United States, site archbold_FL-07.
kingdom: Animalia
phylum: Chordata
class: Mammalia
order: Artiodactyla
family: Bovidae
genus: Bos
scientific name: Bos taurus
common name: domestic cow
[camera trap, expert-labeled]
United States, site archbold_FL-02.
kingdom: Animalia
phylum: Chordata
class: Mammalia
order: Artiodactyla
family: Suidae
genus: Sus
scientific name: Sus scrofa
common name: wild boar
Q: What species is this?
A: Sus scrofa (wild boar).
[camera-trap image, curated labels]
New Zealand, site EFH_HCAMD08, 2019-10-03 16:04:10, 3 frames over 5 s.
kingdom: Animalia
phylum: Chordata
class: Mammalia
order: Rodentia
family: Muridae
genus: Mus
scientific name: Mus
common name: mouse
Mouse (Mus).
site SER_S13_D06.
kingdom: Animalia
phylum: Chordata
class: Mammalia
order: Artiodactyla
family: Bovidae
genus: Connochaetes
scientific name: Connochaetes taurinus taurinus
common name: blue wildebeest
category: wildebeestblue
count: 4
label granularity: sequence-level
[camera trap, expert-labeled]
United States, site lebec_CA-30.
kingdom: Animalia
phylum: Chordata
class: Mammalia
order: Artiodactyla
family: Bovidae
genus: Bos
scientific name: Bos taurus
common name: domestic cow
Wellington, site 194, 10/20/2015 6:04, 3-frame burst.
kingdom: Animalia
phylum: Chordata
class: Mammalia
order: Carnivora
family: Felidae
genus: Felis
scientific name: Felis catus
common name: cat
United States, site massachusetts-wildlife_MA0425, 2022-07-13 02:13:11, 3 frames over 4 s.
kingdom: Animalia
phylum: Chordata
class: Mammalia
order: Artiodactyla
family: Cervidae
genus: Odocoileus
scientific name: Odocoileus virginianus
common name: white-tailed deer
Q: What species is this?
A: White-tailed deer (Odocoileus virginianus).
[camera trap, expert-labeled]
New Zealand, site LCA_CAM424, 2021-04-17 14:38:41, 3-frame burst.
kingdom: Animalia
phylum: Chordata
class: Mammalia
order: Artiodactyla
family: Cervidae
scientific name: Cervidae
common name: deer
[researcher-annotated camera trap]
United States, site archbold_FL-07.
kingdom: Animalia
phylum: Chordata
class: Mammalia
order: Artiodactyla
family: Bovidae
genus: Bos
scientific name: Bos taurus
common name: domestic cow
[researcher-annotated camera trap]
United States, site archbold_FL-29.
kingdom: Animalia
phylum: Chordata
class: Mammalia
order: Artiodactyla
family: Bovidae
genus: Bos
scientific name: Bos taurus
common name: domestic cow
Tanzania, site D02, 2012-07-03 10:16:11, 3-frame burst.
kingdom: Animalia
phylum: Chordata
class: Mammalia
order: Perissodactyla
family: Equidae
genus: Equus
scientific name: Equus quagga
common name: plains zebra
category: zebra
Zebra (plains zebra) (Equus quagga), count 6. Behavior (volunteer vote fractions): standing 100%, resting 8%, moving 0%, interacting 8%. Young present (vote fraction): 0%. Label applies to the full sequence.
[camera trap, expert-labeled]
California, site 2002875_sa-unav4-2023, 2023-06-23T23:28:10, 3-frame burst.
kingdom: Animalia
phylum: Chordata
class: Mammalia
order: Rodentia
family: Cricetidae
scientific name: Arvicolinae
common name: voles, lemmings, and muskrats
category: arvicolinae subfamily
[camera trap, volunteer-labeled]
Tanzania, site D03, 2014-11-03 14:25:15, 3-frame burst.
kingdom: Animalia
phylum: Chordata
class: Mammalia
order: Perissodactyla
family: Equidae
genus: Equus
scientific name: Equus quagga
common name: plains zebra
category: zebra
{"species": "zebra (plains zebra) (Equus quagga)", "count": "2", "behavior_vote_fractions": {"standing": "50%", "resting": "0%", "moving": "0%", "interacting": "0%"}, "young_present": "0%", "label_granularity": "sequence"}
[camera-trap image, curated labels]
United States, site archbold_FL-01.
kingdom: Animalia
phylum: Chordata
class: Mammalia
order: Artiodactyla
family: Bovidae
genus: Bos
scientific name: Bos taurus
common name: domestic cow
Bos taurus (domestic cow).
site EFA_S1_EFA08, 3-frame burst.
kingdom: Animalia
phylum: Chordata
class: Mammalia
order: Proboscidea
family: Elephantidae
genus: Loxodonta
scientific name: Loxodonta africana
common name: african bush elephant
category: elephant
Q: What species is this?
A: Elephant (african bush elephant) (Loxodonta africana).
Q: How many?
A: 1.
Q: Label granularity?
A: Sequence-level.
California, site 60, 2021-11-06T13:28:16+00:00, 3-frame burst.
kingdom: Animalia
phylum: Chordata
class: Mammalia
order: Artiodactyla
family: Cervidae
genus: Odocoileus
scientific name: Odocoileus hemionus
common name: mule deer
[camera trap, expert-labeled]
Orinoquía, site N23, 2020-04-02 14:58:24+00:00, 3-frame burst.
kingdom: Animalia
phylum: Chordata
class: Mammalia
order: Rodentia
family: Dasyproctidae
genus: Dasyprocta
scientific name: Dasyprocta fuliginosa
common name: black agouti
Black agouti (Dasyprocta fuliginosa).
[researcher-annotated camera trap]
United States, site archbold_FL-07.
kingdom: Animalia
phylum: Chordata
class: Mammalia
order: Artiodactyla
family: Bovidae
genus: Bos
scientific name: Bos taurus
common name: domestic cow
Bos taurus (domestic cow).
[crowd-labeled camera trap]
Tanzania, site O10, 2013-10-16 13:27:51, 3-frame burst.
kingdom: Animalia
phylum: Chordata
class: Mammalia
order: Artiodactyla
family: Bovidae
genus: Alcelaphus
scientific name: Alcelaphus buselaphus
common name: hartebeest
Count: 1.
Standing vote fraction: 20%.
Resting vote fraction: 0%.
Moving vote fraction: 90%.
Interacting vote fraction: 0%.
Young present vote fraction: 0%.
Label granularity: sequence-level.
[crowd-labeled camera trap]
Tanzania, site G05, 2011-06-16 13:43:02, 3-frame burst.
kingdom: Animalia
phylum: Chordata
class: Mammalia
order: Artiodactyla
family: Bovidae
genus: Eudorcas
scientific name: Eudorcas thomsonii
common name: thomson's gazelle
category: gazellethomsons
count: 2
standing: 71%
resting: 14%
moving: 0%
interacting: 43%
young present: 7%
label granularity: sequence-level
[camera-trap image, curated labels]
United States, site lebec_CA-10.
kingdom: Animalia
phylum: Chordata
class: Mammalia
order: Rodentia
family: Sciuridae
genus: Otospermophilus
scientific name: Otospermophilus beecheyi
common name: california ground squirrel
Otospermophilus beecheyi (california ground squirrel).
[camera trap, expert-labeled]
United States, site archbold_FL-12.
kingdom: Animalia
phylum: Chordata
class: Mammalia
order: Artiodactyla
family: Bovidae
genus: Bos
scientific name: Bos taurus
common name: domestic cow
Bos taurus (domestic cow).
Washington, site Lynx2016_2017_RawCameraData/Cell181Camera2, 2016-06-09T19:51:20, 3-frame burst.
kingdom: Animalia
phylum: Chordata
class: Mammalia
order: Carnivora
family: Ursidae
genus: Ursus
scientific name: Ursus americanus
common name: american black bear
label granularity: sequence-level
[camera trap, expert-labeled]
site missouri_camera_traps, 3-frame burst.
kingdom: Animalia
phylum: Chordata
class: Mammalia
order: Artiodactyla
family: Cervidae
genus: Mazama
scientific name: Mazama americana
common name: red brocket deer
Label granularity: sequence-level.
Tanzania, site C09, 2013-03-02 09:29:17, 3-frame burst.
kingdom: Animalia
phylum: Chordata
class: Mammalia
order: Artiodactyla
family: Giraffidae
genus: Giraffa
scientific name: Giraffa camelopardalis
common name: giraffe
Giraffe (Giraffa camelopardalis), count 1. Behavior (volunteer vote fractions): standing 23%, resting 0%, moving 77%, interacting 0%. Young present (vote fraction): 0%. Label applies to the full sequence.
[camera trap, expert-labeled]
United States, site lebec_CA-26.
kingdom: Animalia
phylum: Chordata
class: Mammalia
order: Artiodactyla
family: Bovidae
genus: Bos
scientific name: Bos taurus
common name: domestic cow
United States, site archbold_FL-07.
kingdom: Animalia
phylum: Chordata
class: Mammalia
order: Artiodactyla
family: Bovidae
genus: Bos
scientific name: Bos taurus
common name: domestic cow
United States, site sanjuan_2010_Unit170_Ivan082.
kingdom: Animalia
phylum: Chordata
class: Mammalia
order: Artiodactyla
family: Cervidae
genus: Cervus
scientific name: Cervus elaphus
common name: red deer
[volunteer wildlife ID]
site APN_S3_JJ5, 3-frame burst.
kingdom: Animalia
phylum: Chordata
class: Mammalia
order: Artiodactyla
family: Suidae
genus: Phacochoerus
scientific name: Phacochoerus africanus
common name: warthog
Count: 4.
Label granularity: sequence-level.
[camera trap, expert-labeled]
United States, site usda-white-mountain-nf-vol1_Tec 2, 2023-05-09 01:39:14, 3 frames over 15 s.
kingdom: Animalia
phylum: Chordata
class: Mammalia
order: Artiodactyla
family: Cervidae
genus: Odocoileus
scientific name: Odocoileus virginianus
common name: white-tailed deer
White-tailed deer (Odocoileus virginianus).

......

The task:
When a line in the material above holds the word "Tanzania", copy that line.

Answer area:
Tanzania, site D02, 2012-07-03 10:16:11, 3-frame burst.
Tanzania, site D03, 2014-11-03 14:25:15, 3-frame burst.
Tanzania, site O10, 2013-10-16 13:27:51, 3-frame burst.
Tanzania, site G05, 2011-06-16 13:43:02, 3-frame burst.
Tanzania, site C09, 2013-03-02 09:29:17, 3-frame burst.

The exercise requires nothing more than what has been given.